Ramazan Ayı Kavramları(1)

0
Mehmet Gündoğdu
Latest posts by Mehmet Gündoğdu (see all)

Ramazan ayına dün başladık, Yüce Allah ibadetlerimizi kabul buyursun. Önce hepimizin bu mübarek ayda kullandığımız kavramların manalarını yazalım istedik. 

Buyurun okuyalım.

Ramazan 

Sözlükte “günün çok sıcak olması, güneşin kum ve taşları çok ısıtması, kızgın yerde yalınayak yürümekle ayakların yanması” anlamlarındaki ‘ramad’ masdarından veya “güneşin güçlü ısısından çok fazla kızmış yer” mânasındaki ‘ramdâ’ kelimesinden türeyen ramazân kamerî yılın şâbandan sonra, şevvalden önce gelen dokuzuncu ayının adıdır. 

“Yaz sonunda ve güz mevsiminin başlarında yağıp yeryüzünü tozdan temizleyen yağmur” anlamındaki ‘ramadî’ kelimesinden ya da “kılıcı veya ok demirini inceltip keskinleştirmek için iki yalçın taş arasına koyup dövmek” anlamındaki ‘ramd’ masdarından türediği de ileri sürülmüştür. Genellikle “şehr” (ay) kelimesine izâfe edilip Şehr’u Ramazân şeklinde kullanılır.

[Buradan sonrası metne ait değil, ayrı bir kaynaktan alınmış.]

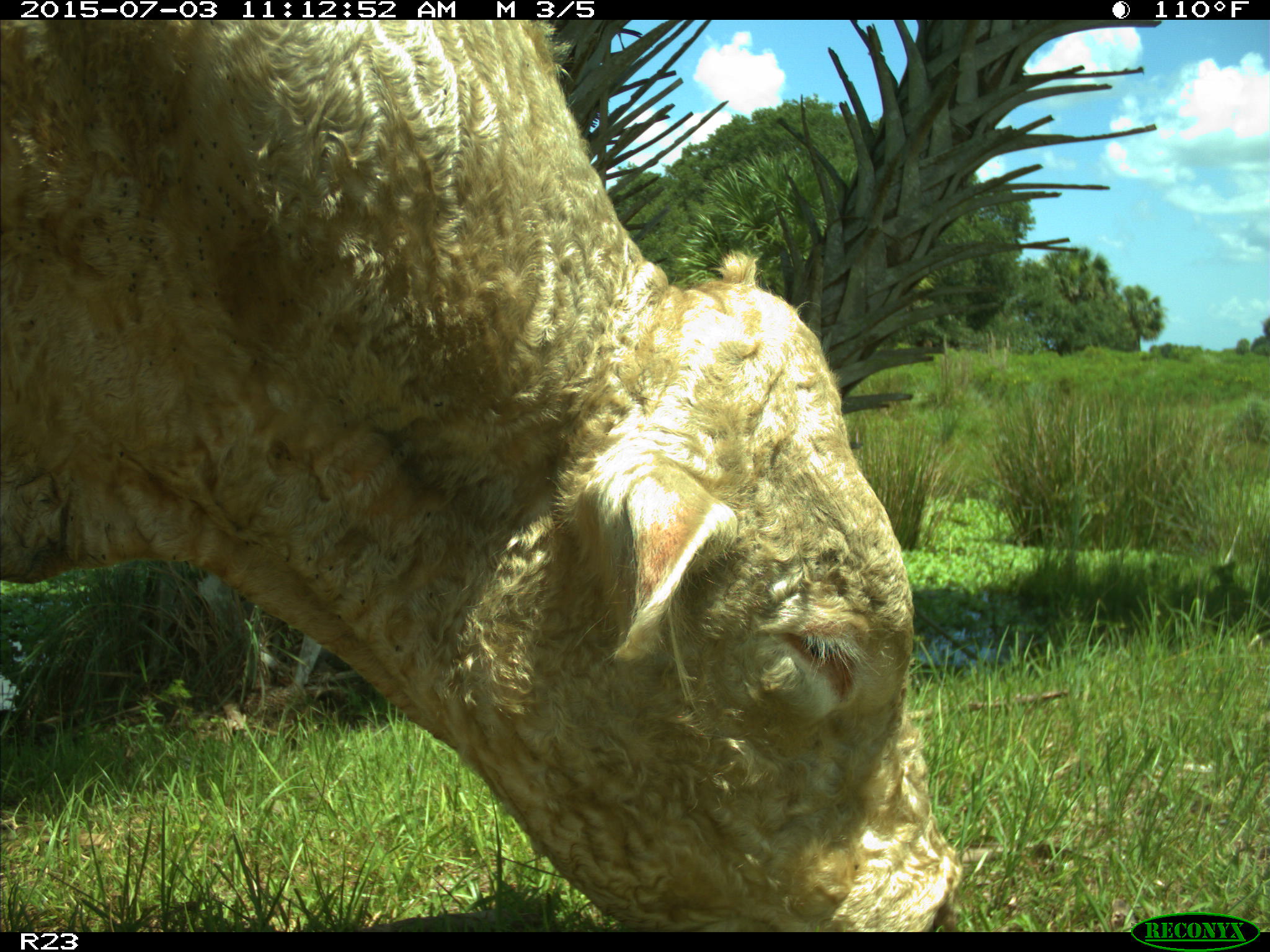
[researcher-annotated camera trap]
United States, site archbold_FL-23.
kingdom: Animalia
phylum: Chordata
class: Mammalia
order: Artiodactyla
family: Bovidae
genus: Bos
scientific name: Bos taurus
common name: domestic cow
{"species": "Bos taurus (domestic cow)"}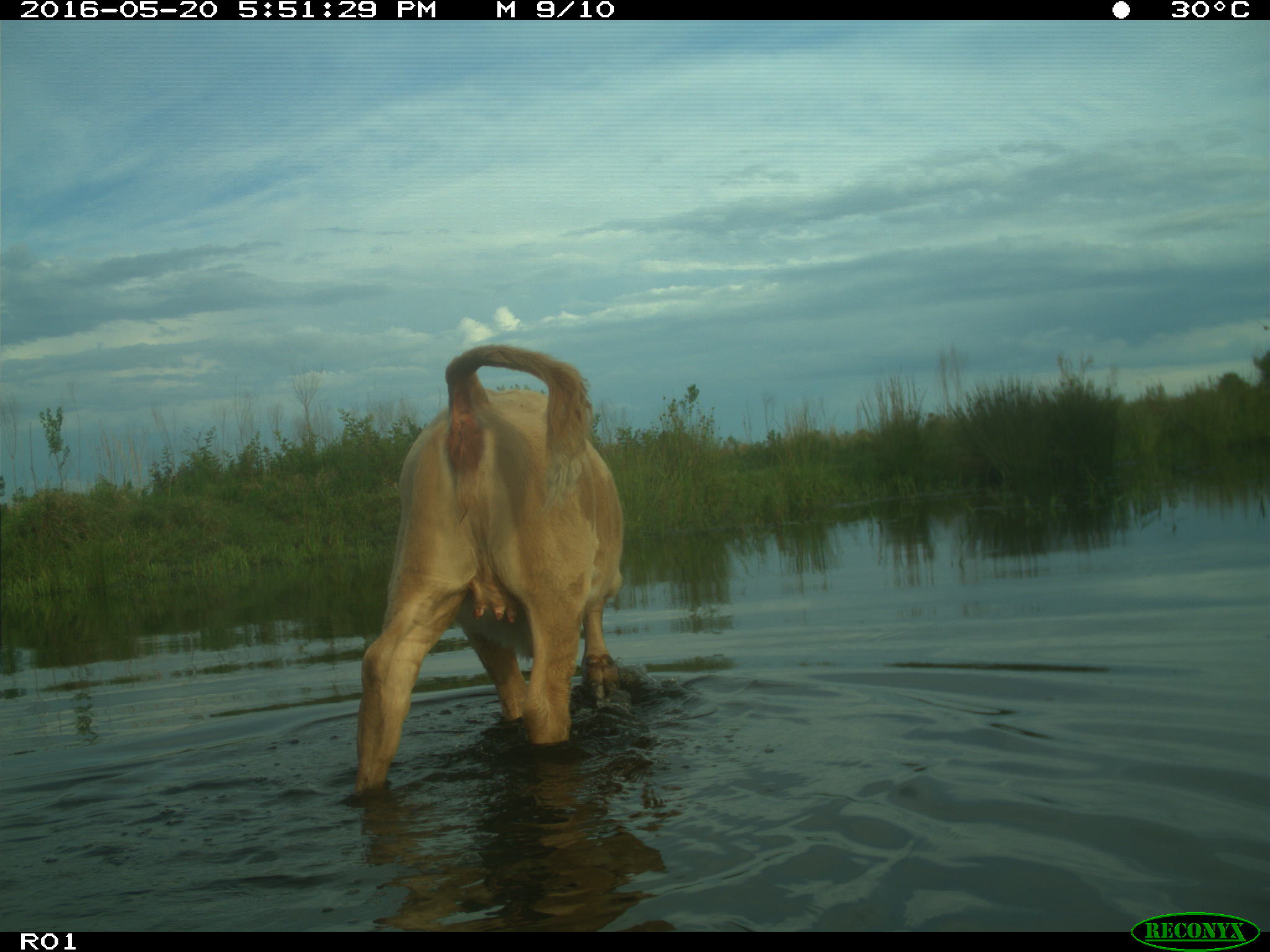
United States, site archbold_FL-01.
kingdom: Animalia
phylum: Chordata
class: Mammalia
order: Artiodactyla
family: Bovidae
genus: Bos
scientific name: Bos taurus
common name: domestic cow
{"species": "Bos taurus (domestic cow)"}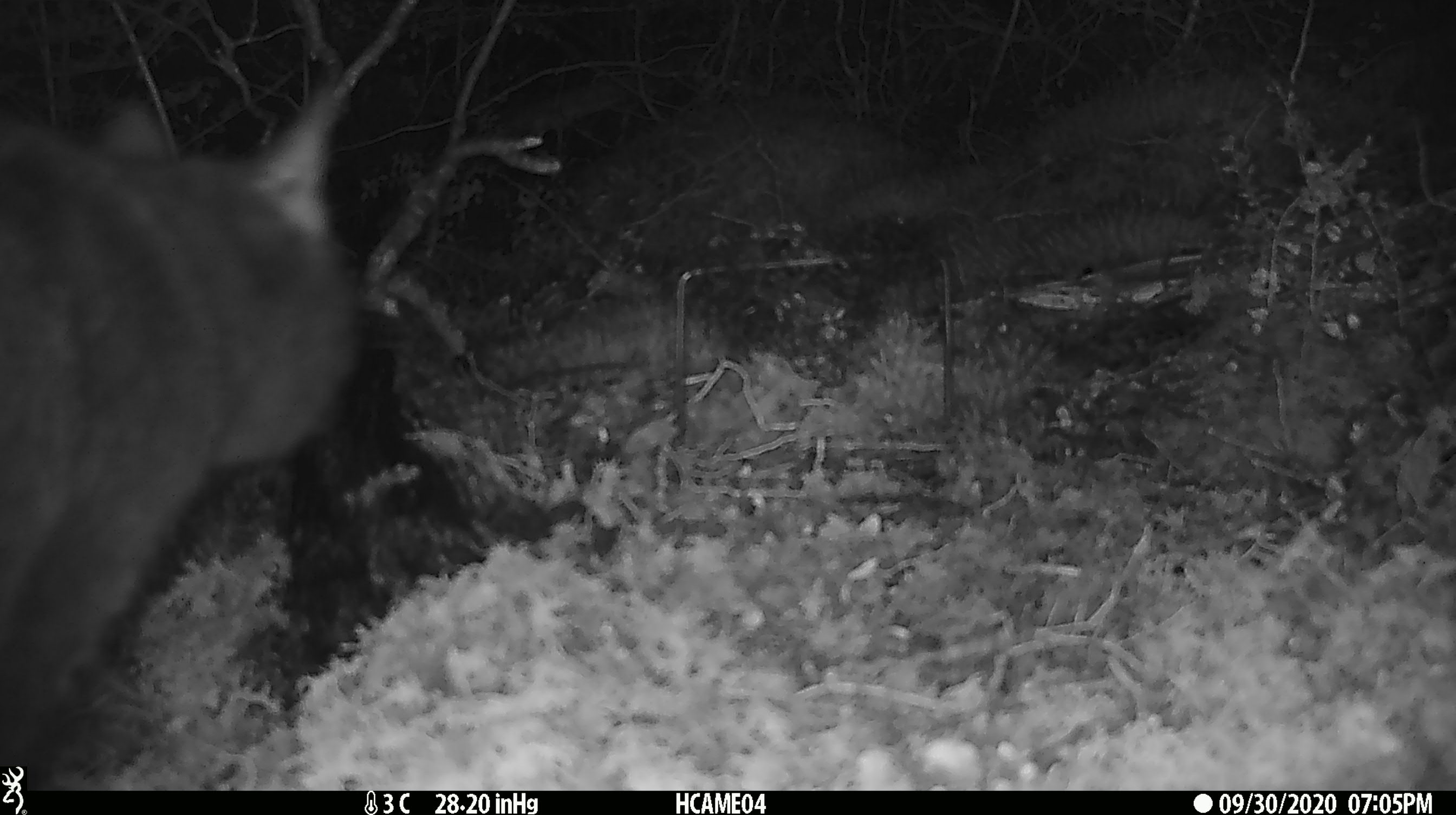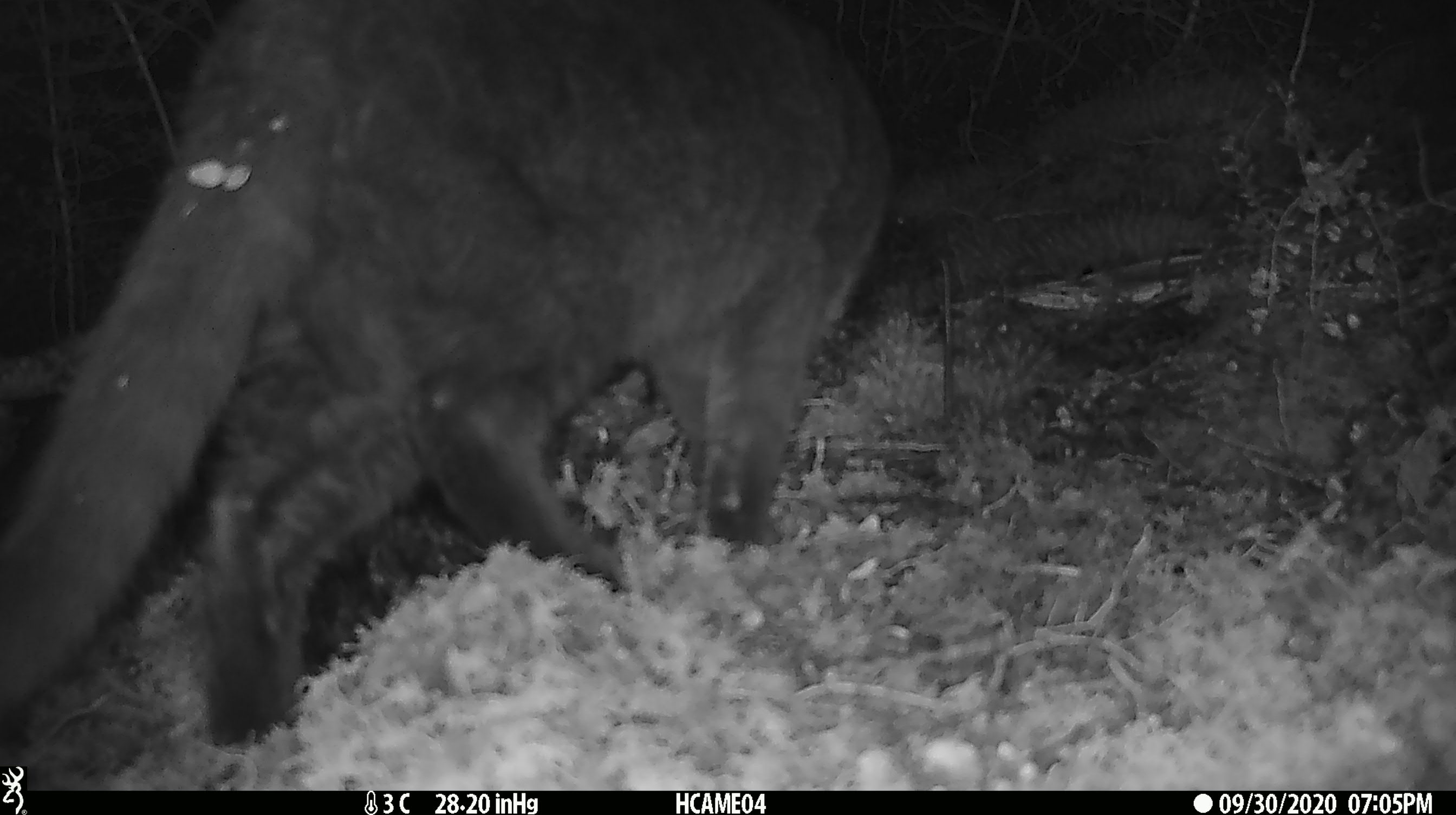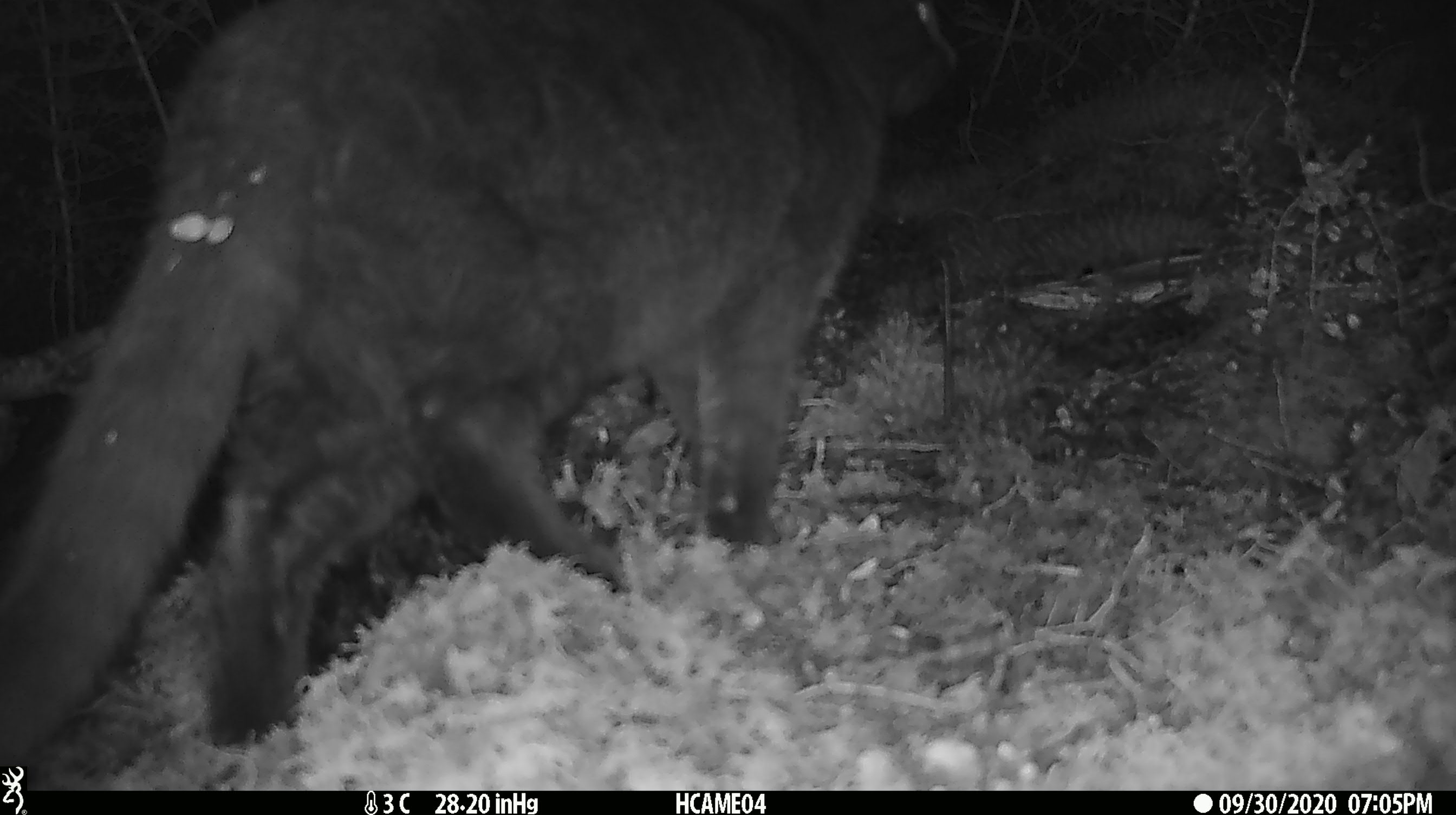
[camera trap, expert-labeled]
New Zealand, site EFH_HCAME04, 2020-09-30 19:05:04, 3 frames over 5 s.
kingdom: Animalia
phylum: Chordata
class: Mammalia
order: Carnivora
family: Felidae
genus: Felis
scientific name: Felis catus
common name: domestic cat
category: cat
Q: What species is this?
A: Cat (domestic cat) (Felis catus).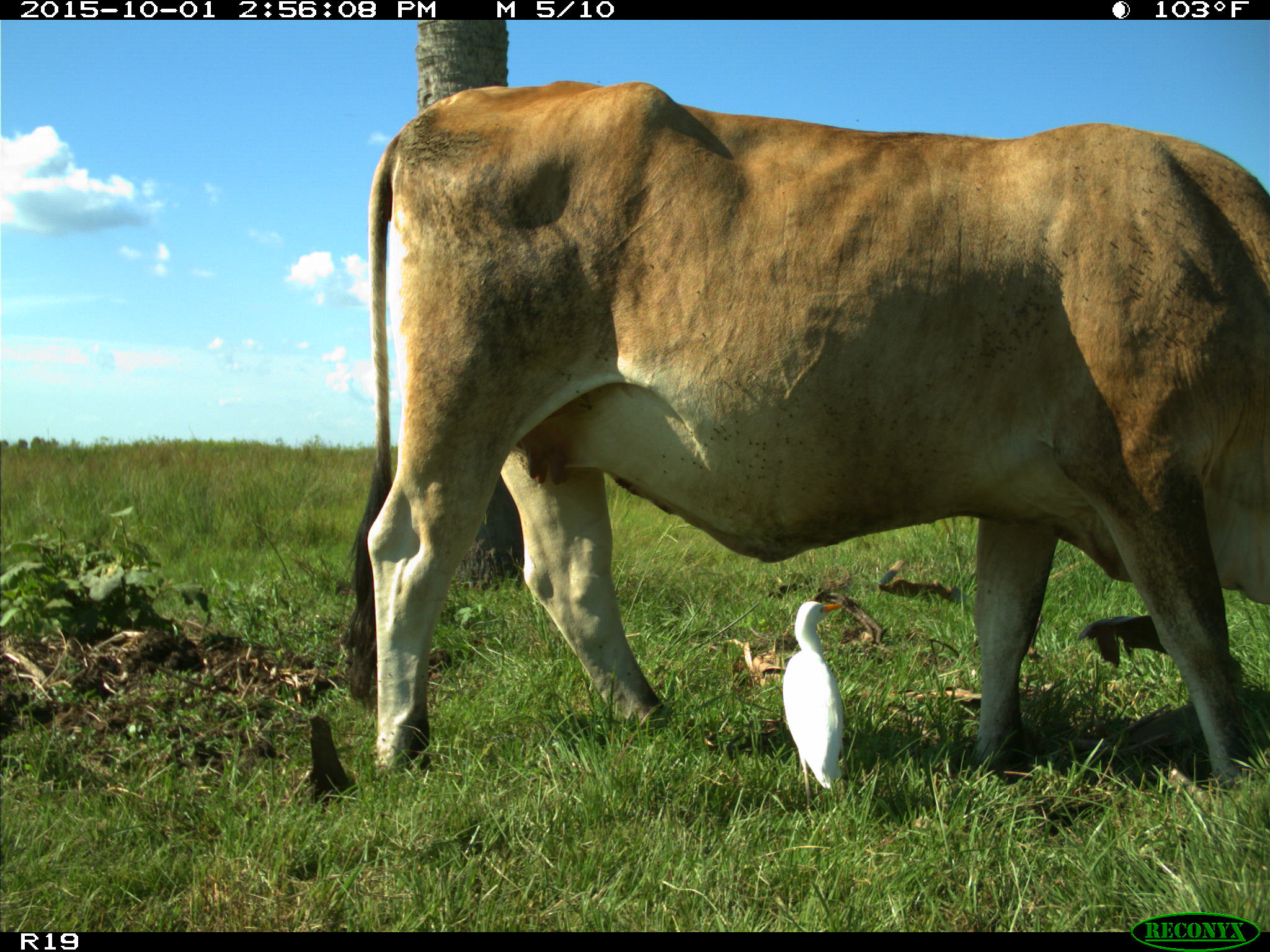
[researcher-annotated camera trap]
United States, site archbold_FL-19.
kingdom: Animalia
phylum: Chordata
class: Mammalia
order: Artiodactyla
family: Bovidae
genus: Bos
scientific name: Bos taurus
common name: domestic cow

Rü’yet-i Hilâl (Hilâlin görülmesi)

Kamerî aylar, adından anlaşıldığı gibi başlangıcı ve bitişi gök ayının hareketlerine göre belirlenen aylardır. Kameri aylar, ayın ‘Hilal’ şeklinde ilk görünüşü ile başlar ve biter

Peygamberimiz; “Hilâli (ramazan hilâli) görünce oruca başlayınız ve hilâli (şevval hilâli) görünce bayram ediniz. Hava bulutlu olursa içinde bulunduğunuz ayı otuza tamamlayınız” buyurmuştur. (Buhârî, “Savm”, 5, 11; Müslim, “Sıyâm”, 3-4, 7-10). 

Bir başka hadiste de; “Hilâli görmedikçe başlamayınız, hilâli görmedikçe bayram etmeyiniz. Hava bulutlu olur da hilâli göremeyecek olursanız, ayı otuza tamamlayın” (Buhârî, “Savm”, 11) buyurulmuştur.

 Bunun için şâban ayının 29. gününden itibaren hilâli görme araştırmaları yapmak gerekmektedir.  Aynı şekilde, ramazan ayının çıkıp şevval ayının girdiğini anlamak, dolayısıyla bayram günü oruç tutmuş olmamak için bu defa ramazanın 29. gününden itibaren hilâl gözetlenir ve görülmeye çalışılır. 

Sahur

Sözlükte “sabah olmadan önceki vakit, gecenin son üçte biri” anlamındaki seher kelimesiyle aynı kökten gelen sahûr (sehûr, sühûr), dinî bir terim olarak oruç tutmaya hazırlık olmak üzere fecrin doğmasından önce yenen yemeği ifade eder. Sahur vakti, Seher vaktidir.

Sahur oruca dayanma gücü verdiğinden, sahura kalkmak müstehaptır. 

Hz. Peygamber, ”Sahur yapınız; çünkü sahurda bereket vardır.” buyurmuştur (Buhârî, Savm, 20; Müslim, Sıyam, 9). 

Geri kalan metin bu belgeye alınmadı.